One view is to take the $L^2$ distance:

$$d(f,g)^2=\frac{1}{b-a}\int_{a}^b |f(x)-g(x)|^2 \,dx$$

if $f(x)$ and $g(x)$ are orthogonal, then what this means is that for any real $\lambda$:

$$d(f,\lambda g)\geq d(f,0)$$

That is, no multiple of $g$ is "closer" to $f$ than zero is to $f$.

This explains my comment above - there is no linear multiple of $g$ that is a "better" approximation to $f$.

Of course, this somewhat begs the question, why the $L^2$ distance?

Statistically, we can think of $d(f,0)$ as the "standard deviation" away from $0$ of the function $f$. So if $f$ is an error, then no adjustment by a multiple of $g$ diminishes that error.

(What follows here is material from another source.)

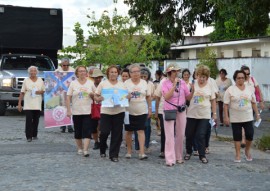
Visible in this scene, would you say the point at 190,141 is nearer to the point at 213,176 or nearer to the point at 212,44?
the point at 213,176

Again, that begs the question - what is up with the squares and square roots in measuring standard deviation?

There is certainly something much deeper going on with squares and square roots which makes it a convenient and useful measure of distance in general.

More importantly, if $f_i$ are orthogonal, it is much easier to minimize:

$$d(g,\sum \lambda_i f_i)$$

Because the dot product gives us the value: $$d\left(g,\sum\lambda_i f_i\right)^2 = \langle g,g\rangle +\sum_i \left(\lambda_i^2\langle f_i,f_i\rangle -2\lambda_i\langle g,f_i\rangle\right)$$

Note that we can pick the $\lambda_i$ independently to minimize each term, since there is no interaction between them, and a simple bit of calculus gives us: $$\lambda_i=\frac{\langle<g,f_i\rangle}{\langle f_i,f_i\rangle}$$ which is why we prefer orthogonal functions with $\langle f_i,f_i\rangle =1$.

It should be noted that Fourier Series shows that there is a relationship between $L^2$ and a kind of infinite version of Euclidean space, $\ell^2$ where the vectors have infinite components, $\mathbf a=(a_i)_{i=0}^\infty$ and the norm is $\|\mathbf a\|=\sqrt{\sum a_i^2}$. To make this make sense, we have to include in $\ell^2$ only "vectors" where that distance makes sense. In this vector space $\ell^2$ there is a natural dot product that is "inherited" from the finite case:

$$\langle \mathbf a,\mathbf b\rangle = \sum_{i=0}^\infty a_ib_i$$

0
On

Take a partition of $[a,b]$ into $n$ equally-spaced subintervals. Approximate a function by assigning to each subinterval its value at the middle of that subinterval, resulting in a vector in $\mathbb{R}^n$.

To check whether two functions are orthogonal, you simply take their inner product in $\mathbb{R}^n$. That is, you multiply the functions on the subintervals and then sum the products.

When you let $n\to \infty$, the inner product becomes the standard $L^2$ inner product. So I think of orthogonality in terms of the algebraic inner product on $\Bbb{R}^n$, as saying that if we take an $\epsilon$-net, the resulting $\Bbb{R}^n$ inner product will be controlled by $\epsilon$.